Eric Vogt a fondé en 2007 une entreprise, « eProvenance » qui s’est attaquée de front à cette problématique en mettant en évidence le fait que, du producteur au consommateur, le vin avait plusieurs fois l’occasion d’y laisser sa... santé. Dans bien des scenarii, il constate en effet que le vin est vendu par le vigneron à un négociant qui éventuellement le cède à un importateur, avant d’être distribué par un... distributeur qui fait ensuite passer le bébé à un détaillant ou à un restaurateur. À chaque étape de cette chaîne, les risques de détérioration du précieux breuvage augmentent. Or les spécialistes sont d’accord, les écarts de températures ne doivent pas s’éloigner de la fourchette 5° à 25°. D’où l’idée d’offrir une garantie pour tous les acteurs de la chaîne dès la mise en bouteille du produit.

• Données enregistrées:
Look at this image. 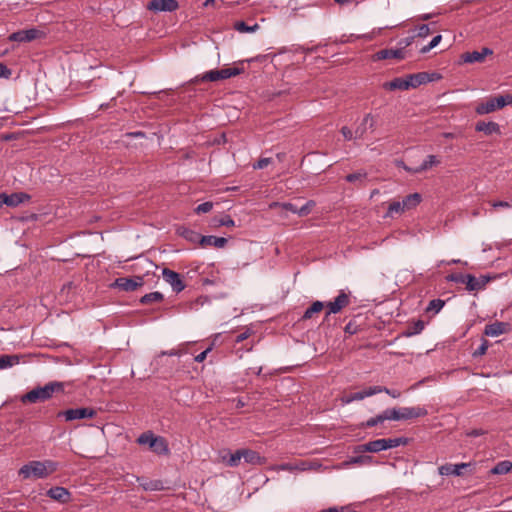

• Consignes:
1. D'après le texte de lecture, en quelle année Eric Vogt a-t-il fondé eProvenance ?
2. Énumérez, s'il vous plaît, tous les acteurs qui, selon le texte de lecture, peuvent recevoir le vin après le vigneron.
3. Traduisez en anglais cette phrase du texte de lecture : « À chaque étape de cette chaîne, les risques de détérioration du précieux breuvage augmentent. »

• Réponses finales:
1. En 2007.

2. Négociant, importateur, distributeur, détaillant, restaurateur.

3. At each stage of this chain, the risks of deterioration of the precious beverage increase.